The use of data from small-scale mills and computer simulation techniques for scale-up and design of SAG mill circuits

Abstract

This paper describes the work done in a 0.69 m diameter wet continuous SAG mill and with various simulation models to predict the performance of full-scale SAG mills. The use of such small diameter mills has been the subject of controversy among various authors. There are, however, several advantages offered by testing on a smaller scale, making it attractive to pursue this line of investigation. These are: lower sample requirements, ability to use drill core to test ore variability, and ease in emptying the mill to monitor changes in its content under different operating conditions. The ore used for these tests amounted to no more than 500 kg per test series.
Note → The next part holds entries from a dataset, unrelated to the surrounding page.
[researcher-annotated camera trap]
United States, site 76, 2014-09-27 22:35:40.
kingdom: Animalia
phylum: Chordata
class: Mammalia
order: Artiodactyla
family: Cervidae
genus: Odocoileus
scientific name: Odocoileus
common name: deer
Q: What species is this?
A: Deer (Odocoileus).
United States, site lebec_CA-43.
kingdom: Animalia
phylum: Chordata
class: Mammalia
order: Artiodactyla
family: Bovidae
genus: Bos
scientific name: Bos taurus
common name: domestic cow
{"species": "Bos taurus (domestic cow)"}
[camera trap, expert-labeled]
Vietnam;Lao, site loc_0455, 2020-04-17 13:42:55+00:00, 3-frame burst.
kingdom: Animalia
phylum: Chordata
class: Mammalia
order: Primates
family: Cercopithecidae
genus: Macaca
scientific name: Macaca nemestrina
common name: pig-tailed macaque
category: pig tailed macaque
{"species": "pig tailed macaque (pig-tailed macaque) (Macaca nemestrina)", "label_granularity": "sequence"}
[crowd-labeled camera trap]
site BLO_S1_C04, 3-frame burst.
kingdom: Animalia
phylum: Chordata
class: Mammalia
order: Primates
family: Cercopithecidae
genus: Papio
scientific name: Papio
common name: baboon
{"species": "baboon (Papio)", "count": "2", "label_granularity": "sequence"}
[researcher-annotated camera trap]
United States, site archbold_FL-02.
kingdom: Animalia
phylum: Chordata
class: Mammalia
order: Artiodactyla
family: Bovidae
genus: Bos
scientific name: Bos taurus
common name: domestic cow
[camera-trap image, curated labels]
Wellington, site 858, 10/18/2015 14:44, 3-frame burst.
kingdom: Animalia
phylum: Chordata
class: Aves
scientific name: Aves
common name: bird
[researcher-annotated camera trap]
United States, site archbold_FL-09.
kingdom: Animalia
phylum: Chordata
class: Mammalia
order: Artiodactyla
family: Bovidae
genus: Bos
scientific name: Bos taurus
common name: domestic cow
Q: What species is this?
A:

Comparisons made with full-scale SAG mills showed very good agreement in the areas of net specific energy consumption and the product size distribution. The use of 80 mm balls and a feed top size ranging from 80 to 125 mm appear necessary to achieve this agreement. All the characteristics of full-scale SAG mills were reproduced in the small SAG mill, and were easily measured. Predictions made by different simulation programmes were compared. A conclusion drawn from the work is that small-scale SAG mills can be used to accurately design SAG mill circuits, provided that the ball size and feed size of the samples used is large enough. Scale-up can be done directly from the results using familiar formulae. Simulation can enhance the value of the results and be very useful in testing a number of options. The approach is advantageous equally to scale-up for small operations, where large samples may not be available for pilot-plant testing, and for design of large scale milling circuits, where overdesign could lead to major cost penalties.